▸ Supplied material:
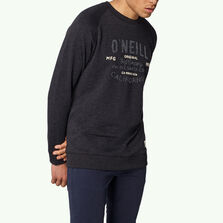 Pacific Coast Highway Carmel Sweatshirt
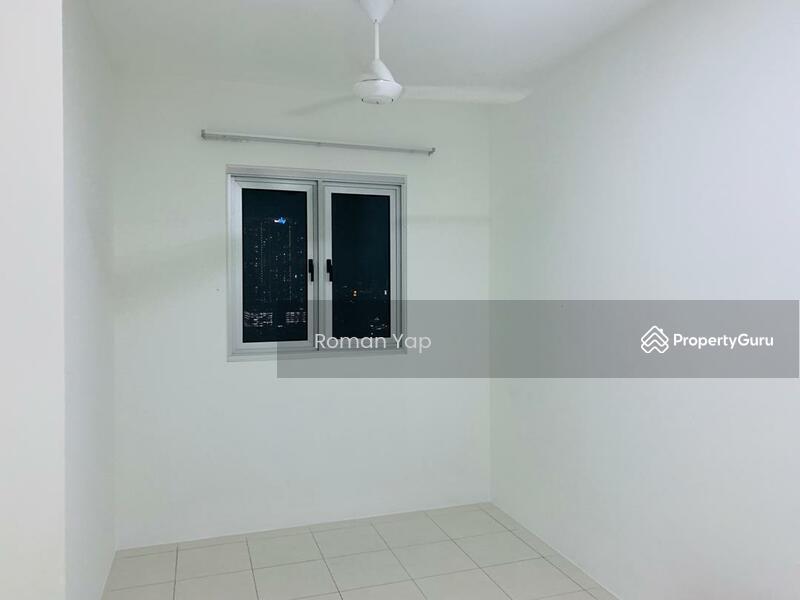 Residensi Seri Wahyu @ Jalan Kuching KL #162296362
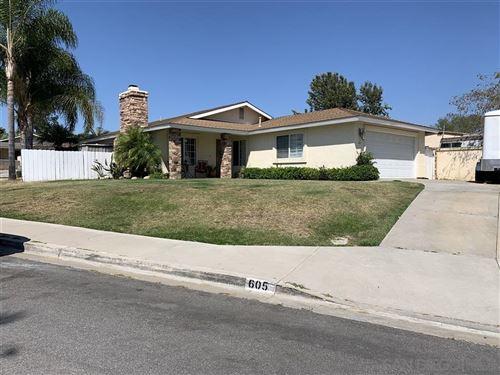 Photo of 605 Lobrico Ct, San Diego, CA 92114 (MLS # 200036398)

▸ Requirement: Repeat the material above precisely as it appears, omitting the images it contains.

▸ Task answer:
 Pacific Coast Highway Carmel Sweatshirt
 Residensi Seri Wahyu @ Jalan Kuching KL #162296362
 Photo of 605 Lobrico Ct, San Diego, CA 92114 (MLS # 200036398)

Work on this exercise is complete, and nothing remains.